Matt Elliot – The Broken Man review

It will take over three minutes of listening to classical guitar work on The Broken Man’s opening track, Oh How We Fell before Elliot’s rich, growly voice starts singing. Or rather, talk-singing. It’s like listening to the lamentations of a friend: intimate, somber, thoughtful. Truly, the verse “I am lost in this mournful refrain” describes the despairing tone of the album.  Actually, the lovely flamenco-infused stringwork drifts through most of the songs and while not lightening the tone, it adds a welcome undercurrent. Elliott’s acoustical work is deliberate and exacting, each note singular and well-formed.

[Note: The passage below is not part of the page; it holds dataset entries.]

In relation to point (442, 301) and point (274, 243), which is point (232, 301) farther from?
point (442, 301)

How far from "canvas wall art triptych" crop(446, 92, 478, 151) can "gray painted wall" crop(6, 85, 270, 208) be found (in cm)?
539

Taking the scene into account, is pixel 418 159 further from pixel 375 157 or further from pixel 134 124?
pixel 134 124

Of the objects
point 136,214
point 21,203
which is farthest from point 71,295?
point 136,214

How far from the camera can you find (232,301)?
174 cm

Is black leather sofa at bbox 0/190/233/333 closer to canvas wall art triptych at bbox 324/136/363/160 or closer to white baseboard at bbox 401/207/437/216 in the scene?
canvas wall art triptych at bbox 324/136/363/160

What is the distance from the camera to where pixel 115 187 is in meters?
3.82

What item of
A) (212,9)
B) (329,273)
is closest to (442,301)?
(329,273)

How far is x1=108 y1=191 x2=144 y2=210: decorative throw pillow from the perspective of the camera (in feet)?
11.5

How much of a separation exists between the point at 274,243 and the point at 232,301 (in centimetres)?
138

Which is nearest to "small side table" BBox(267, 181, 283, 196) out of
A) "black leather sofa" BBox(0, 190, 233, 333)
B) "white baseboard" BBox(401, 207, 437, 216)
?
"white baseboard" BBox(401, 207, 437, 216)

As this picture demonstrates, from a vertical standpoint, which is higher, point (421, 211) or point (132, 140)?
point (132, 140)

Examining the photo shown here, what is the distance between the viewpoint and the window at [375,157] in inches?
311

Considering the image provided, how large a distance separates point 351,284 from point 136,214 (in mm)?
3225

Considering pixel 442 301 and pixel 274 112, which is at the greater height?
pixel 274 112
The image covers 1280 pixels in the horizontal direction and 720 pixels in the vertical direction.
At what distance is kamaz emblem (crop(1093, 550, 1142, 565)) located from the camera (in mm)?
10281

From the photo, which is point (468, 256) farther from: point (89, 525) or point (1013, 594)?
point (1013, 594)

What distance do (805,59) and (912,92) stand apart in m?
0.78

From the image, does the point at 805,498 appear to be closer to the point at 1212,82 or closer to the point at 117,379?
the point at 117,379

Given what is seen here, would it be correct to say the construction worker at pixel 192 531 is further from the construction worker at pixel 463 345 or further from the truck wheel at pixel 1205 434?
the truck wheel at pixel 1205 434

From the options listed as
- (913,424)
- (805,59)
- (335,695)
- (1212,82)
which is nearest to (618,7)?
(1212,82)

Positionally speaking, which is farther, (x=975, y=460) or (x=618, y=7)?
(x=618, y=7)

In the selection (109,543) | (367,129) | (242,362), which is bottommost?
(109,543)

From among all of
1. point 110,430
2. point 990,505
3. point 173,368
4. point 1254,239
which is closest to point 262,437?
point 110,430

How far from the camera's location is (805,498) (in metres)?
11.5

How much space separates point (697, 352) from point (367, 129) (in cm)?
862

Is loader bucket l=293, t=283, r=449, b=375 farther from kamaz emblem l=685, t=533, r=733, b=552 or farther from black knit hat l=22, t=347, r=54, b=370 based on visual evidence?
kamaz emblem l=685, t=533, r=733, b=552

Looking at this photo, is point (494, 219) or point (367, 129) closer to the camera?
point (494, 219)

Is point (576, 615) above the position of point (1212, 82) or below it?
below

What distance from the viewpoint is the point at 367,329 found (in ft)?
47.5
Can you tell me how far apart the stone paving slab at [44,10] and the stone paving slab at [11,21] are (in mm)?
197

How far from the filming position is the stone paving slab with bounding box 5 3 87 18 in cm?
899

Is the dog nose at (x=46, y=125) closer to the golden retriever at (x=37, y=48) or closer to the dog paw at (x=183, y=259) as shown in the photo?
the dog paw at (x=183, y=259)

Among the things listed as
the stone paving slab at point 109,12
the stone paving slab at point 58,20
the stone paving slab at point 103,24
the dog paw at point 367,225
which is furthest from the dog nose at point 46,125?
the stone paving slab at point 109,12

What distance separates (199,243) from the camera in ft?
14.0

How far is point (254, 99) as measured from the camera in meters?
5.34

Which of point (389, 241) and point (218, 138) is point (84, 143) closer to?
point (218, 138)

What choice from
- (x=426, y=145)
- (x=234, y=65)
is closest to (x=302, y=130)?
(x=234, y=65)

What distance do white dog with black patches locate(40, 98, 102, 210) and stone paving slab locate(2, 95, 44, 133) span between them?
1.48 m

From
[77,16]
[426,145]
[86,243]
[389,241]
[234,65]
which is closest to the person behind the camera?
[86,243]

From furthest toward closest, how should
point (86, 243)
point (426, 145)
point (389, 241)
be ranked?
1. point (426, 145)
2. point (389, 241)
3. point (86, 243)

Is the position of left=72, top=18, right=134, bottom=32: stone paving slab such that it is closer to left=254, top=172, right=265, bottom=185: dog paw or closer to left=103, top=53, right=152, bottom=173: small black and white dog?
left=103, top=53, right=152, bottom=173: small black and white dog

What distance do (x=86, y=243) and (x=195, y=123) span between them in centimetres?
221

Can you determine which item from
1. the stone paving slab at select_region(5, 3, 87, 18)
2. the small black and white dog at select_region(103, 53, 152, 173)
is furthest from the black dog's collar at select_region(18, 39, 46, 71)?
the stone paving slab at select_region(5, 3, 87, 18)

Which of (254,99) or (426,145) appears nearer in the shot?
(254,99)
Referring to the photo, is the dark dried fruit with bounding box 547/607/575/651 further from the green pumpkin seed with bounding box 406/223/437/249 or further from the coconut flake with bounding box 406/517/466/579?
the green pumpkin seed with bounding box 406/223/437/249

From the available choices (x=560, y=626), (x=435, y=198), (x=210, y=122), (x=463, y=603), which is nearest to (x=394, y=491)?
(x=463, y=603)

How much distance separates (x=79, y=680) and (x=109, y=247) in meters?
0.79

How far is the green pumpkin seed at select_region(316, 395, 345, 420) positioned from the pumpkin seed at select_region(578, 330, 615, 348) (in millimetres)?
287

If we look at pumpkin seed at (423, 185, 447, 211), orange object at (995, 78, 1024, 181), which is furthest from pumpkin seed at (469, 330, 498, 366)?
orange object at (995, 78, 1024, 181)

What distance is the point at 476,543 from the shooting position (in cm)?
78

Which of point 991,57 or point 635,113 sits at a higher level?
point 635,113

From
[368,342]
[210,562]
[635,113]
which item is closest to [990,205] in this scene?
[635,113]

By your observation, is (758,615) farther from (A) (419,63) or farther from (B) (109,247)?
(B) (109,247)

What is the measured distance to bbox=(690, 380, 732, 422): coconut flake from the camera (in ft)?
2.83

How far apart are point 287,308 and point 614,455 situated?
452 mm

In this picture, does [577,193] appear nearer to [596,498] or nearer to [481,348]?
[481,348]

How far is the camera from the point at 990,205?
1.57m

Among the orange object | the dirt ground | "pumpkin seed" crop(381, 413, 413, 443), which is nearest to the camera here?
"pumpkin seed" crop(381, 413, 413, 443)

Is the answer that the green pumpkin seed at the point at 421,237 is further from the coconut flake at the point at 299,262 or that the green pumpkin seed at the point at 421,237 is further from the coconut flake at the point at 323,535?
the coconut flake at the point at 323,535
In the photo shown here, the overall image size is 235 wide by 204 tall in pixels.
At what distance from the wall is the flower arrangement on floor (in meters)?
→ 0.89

If a listener had any thoughts that succeeding tracks would reveal a bit of hope, a hand offered in friendship to relieve the artist’s oppressive melancholy, the song titles alone would brush that aside. As a writer of different genres myself, I completely identify with the downward emotional trajectory and wistfulness for something that will never be again that is the centerpiece theme. The musical arrangements convey this independent of Elliott’s smoky baritone and choked refrains, but when you are in pain, another gut-punch always seems appropriate.

I am not familiar with the artist’s previous body of work, but musical anguish such as this is not a one-time thing. Woven throughout the tracks, over and between the unsettled bells and mournful guitar, are lovely strains of melody, although the pace of most of them is deliberate rather than peppy.

There is a definite place for this type of work, among the absolute drivel that is current pop and the sameness of many of the “alternative” musicians. It’s not depressing as it is meditative and an intentional reflection of the common state of more people than not. It would definitely be something one could relate to if there was personal tragedy afoot , but if drama is lacking in your life, a tour through Elliot’s somberscape should stir something up.